Exercise aim » Keeping every word the same, give again only the lines from the one with "order: Artiodactyla" through the end of the data, both included, and leave every picture out.

Data for this task »

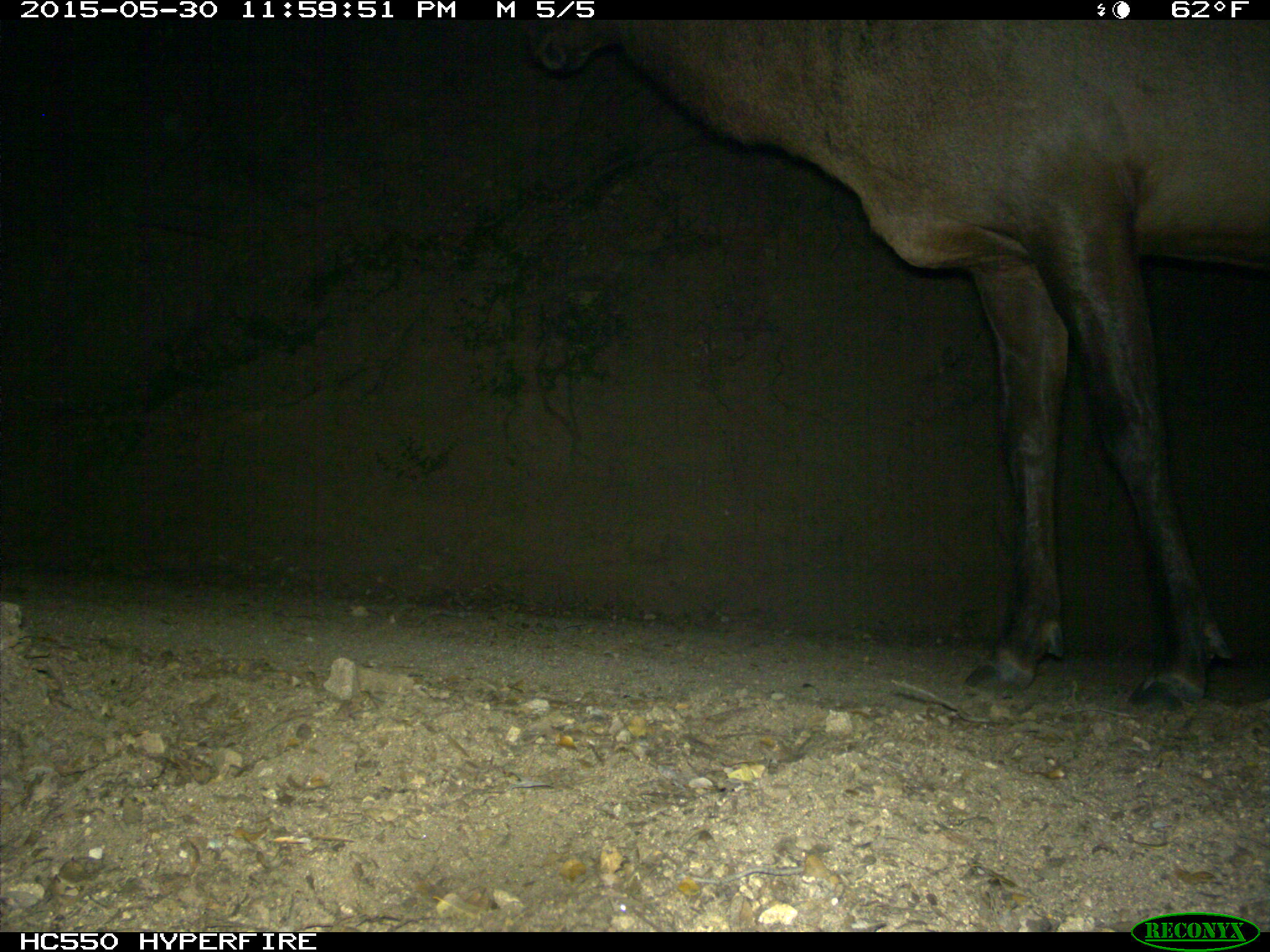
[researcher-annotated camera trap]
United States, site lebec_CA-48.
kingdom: Animalia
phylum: Chordata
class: Mammalia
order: Artiodactyla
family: Cervidae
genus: Cervus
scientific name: Cervus canadensis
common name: elk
Cervus canadensis (elk).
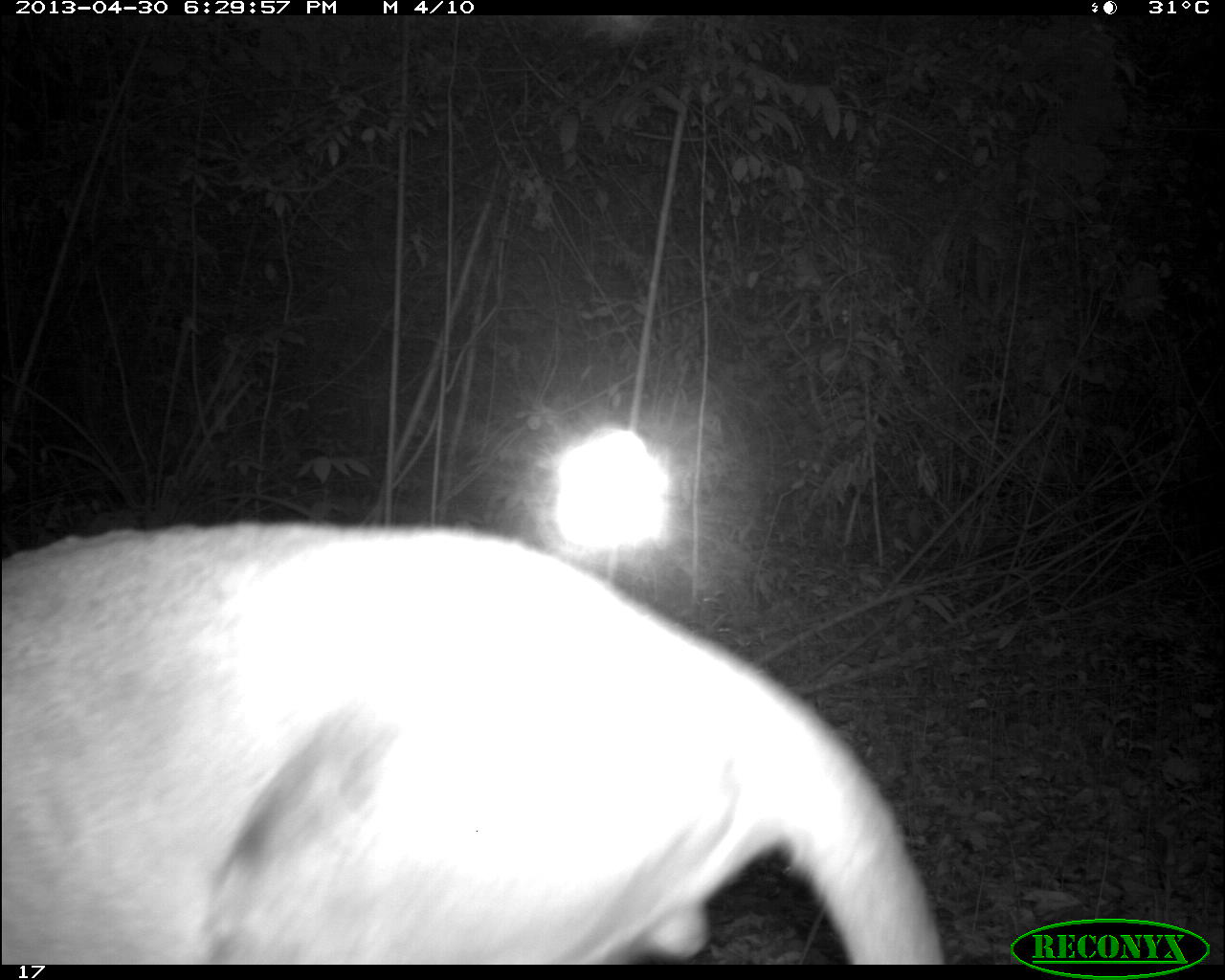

Answer for the task »
order: Artiodactyla
family: Cervidae
genus: Cervus
scientific name: Cervus canadensis
common name: elk
Cervus canadensis (elk).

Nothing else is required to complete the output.